President Obama says the $787 billion stimulus package he signed into law this week will provide “direct investment” that will “help our economy grow again, now and in the future.” Put me down as skeptical.
For one thing, only a third of that spending will occur this year. Two‐thirds won’t occur until 2010 and thereafter. Both the Congressional Budget Office and a Wall Street Journal survey of economists predict the economy will be growing again by then, even if Congress does nothing. President Obama committed us to borrow and spend $524 billion to fight a recession that will already be over.
True, the CBO also predicts that the stimulus law will make GDP grow even faster. But GDP is a funny thing. If you and I paid each other $100 to dig holes and then fill them up, that would accomplish absolutely nothing. But GDP would go up by $200.
So how much of that $787 billion borrow‐and‐spend package passes the cost‐benefit test, and how much is just make‐work? Consider the billions allocated to health care.
We desperately need research on the effectiveness of medical treatments, and the law includes $1 billion for that. Yet experience suggests the benefits of taxpayer‐funded research may be zero. Historically, every time a federal agency produces research that questions the value of some medical treatment, health care providers convince Congress to shoot the messenger. I’ve been meaning to look this up, but that may be the only reason Congress ever eliminates federal agencies.

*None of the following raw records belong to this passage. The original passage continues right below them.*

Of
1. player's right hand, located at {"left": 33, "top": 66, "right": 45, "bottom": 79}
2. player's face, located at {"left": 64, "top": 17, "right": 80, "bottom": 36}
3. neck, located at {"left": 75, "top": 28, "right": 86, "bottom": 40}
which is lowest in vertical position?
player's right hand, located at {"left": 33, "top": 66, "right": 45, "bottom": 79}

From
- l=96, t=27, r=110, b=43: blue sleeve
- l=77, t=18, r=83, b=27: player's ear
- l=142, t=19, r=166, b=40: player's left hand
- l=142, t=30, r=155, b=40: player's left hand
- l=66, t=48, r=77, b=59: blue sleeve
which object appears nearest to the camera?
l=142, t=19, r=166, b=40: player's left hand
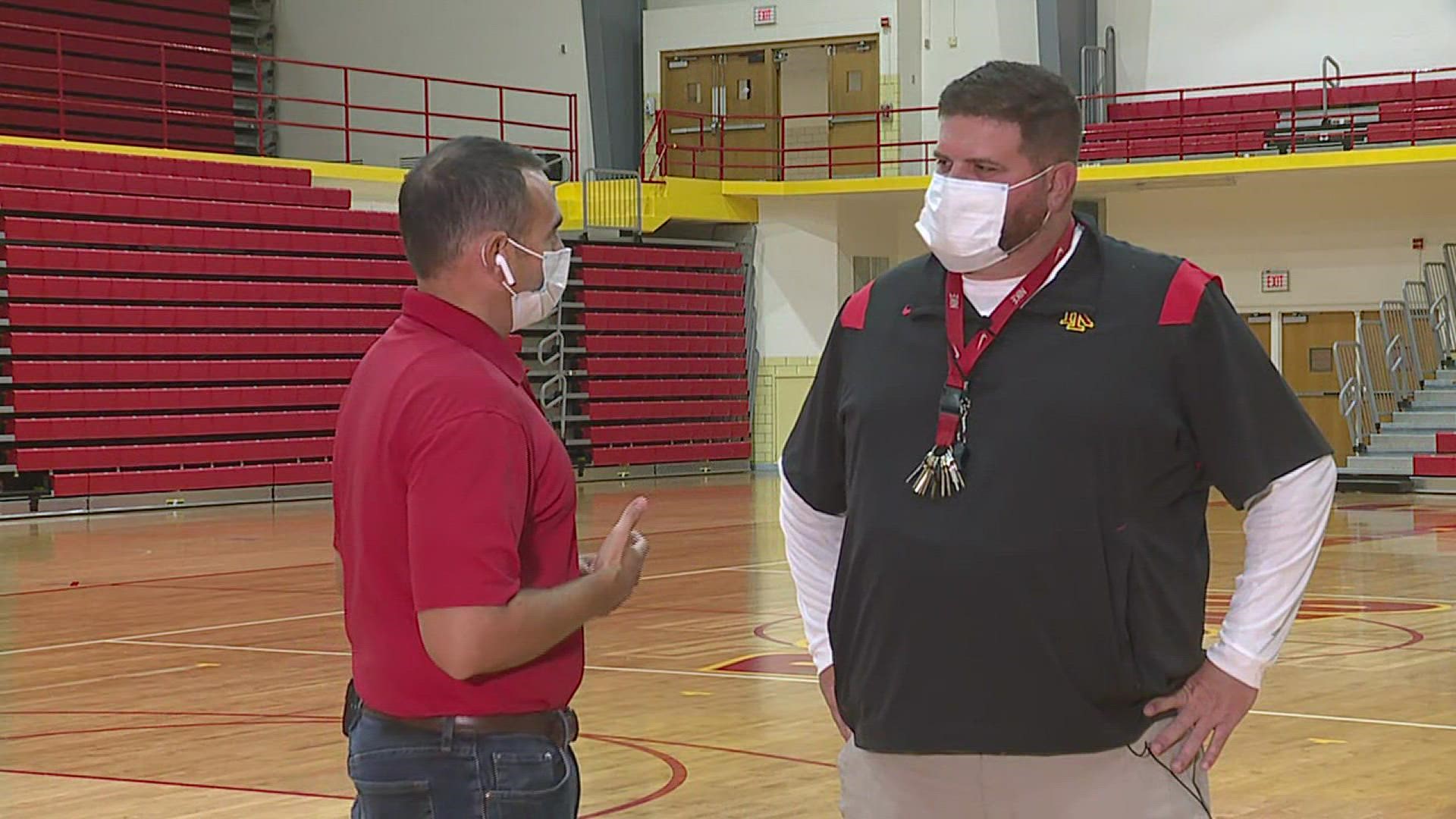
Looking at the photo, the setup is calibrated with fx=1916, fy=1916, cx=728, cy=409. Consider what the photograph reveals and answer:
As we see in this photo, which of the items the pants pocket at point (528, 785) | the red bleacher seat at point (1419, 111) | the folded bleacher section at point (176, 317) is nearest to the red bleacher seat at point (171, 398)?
the folded bleacher section at point (176, 317)

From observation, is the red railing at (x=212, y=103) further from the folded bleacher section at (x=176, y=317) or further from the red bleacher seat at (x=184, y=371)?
the red bleacher seat at (x=184, y=371)

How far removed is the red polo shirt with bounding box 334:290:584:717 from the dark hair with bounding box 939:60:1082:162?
74 cm

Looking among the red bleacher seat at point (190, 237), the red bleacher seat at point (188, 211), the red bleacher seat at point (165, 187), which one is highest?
the red bleacher seat at point (165, 187)

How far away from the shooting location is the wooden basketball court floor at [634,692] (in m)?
5.75

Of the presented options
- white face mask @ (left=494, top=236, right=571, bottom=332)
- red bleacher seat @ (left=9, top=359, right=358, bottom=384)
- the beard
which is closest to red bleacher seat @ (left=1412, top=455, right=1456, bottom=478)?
red bleacher seat @ (left=9, top=359, right=358, bottom=384)

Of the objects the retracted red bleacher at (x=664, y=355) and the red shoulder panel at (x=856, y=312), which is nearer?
the red shoulder panel at (x=856, y=312)

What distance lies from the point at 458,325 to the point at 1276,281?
22.3 meters

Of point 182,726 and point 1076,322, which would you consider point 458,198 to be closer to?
point 1076,322

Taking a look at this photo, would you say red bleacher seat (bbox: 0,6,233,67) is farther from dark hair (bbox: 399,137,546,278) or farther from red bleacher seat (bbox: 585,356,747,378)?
dark hair (bbox: 399,137,546,278)

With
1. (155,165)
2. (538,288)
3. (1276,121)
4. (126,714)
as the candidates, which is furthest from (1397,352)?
(538,288)

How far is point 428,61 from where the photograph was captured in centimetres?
2697

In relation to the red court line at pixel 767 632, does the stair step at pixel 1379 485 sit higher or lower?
lower

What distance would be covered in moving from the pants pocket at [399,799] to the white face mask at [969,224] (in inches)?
40.0

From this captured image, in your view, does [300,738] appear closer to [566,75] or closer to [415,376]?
[415,376]
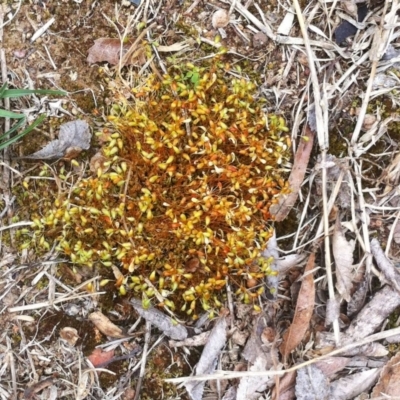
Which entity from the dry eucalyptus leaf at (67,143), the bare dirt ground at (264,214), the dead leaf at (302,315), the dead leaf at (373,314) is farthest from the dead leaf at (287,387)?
the dry eucalyptus leaf at (67,143)


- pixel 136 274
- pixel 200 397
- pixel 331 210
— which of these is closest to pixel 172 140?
pixel 136 274

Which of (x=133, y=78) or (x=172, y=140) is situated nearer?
(x=172, y=140)

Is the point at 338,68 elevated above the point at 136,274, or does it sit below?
above

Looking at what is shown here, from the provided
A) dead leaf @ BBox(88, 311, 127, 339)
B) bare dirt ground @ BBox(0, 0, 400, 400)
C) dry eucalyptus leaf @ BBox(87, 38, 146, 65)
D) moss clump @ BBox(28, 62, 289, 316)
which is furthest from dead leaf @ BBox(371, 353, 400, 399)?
dry eucalyptus leaf @ BBox(87, 38, 146, 65)

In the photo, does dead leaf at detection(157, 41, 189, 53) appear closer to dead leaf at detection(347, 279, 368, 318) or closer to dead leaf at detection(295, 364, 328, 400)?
dead leaf at detection(347, 279, 368, 318)

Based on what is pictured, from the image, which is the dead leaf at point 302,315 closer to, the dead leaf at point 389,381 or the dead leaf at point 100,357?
the dead leaf at point 389,381

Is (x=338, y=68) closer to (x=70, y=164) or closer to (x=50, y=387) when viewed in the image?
(x=70, y=164)

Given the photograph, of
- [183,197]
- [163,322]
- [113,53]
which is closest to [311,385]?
[163,322]
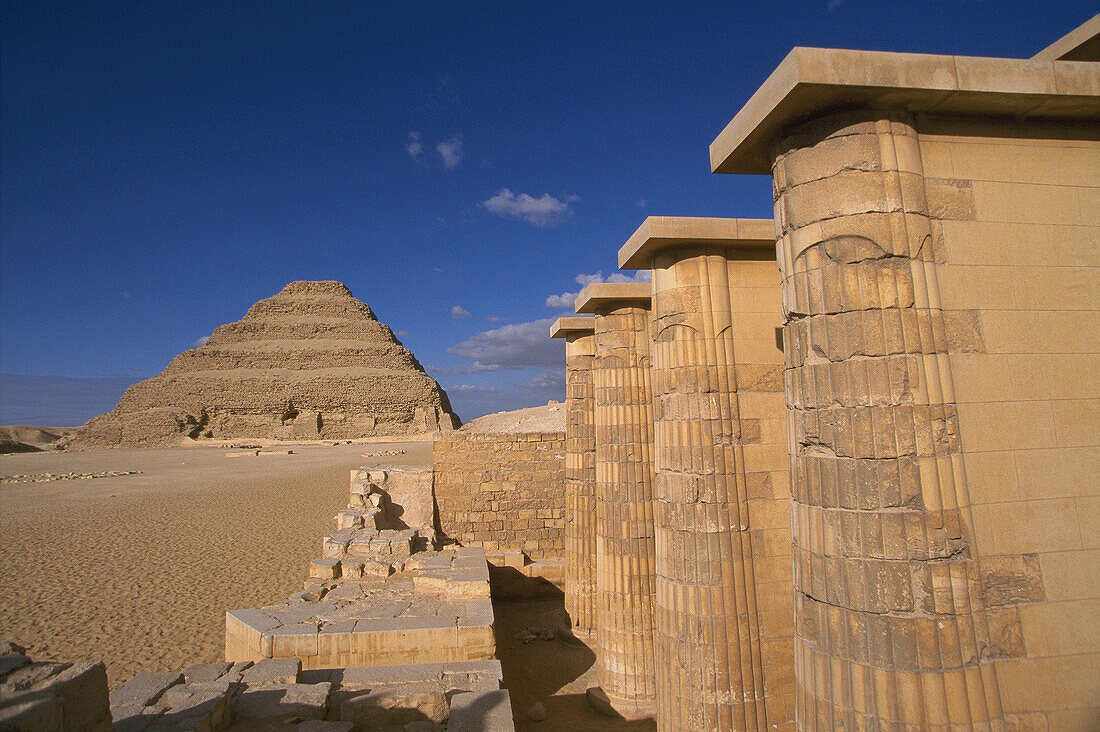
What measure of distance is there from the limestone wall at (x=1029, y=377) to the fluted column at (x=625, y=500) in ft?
12.2

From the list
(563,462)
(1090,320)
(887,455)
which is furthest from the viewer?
(563,462)

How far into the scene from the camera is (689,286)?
442 centimetres

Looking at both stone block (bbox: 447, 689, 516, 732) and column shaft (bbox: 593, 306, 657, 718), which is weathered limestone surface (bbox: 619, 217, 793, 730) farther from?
column shaft (bbox: 593, 306, 657, 718)

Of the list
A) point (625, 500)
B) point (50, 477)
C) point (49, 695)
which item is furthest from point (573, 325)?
point (50, 477)

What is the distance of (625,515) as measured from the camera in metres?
6.20

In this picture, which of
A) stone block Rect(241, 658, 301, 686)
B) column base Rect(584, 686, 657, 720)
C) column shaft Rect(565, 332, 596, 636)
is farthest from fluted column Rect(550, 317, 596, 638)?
stone block Rect(241, 658, 301, 686)

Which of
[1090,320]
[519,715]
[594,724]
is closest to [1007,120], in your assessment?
[1090,320]

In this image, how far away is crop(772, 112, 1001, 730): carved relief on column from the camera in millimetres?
2293

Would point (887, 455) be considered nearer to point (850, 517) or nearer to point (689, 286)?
point (850, 517)

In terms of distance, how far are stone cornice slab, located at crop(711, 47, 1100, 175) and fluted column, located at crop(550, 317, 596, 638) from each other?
5.34 m

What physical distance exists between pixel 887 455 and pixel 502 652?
6657mm

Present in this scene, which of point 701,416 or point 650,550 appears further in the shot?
point 650,550

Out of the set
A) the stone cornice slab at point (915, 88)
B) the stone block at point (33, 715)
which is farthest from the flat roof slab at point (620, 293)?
the stone block at point (33, 715)

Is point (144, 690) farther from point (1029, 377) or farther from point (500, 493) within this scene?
point (500, 493)
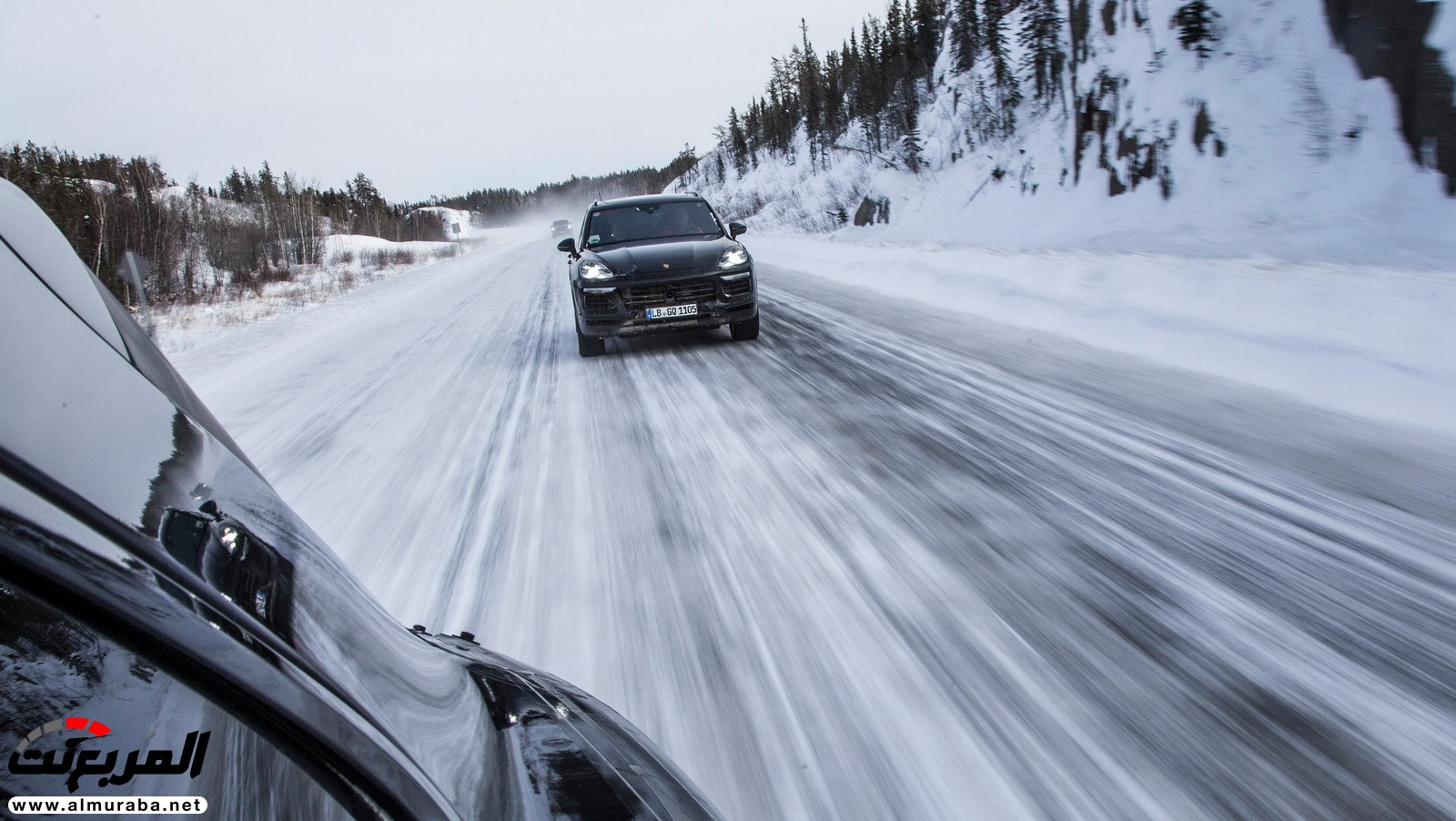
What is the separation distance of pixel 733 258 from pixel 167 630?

We also need better health information technology. For one thing, IT that keeps track of the images from your first MRI can avoid the expense of a second MRI. Yet the law’s $33 billion for electronic medical records also fails the cost‐benefit test. The CBO estimates it would be cheaper just to do the second MRI.
The law includes $115 billion in health insurance subsidies. Economists have no clue whether that passes the cost‐benefit test either. Half the money will likely go to people who would have had health insurance anyway. And one‐third of medical spending does nothing to make patients healthier or happier — though we still count it in GDP.
Other provisions make even make‐work look good. The law will finance expanded COBRA benefits with a $65 billion hidden tax on other workers’ health insurance premiums. That hidden tax will actually reduce wages and job creation.
Some may say the time for debating the stimulus package has past because that train has left the station. But has it left the station? Or is it just spinning its wheels?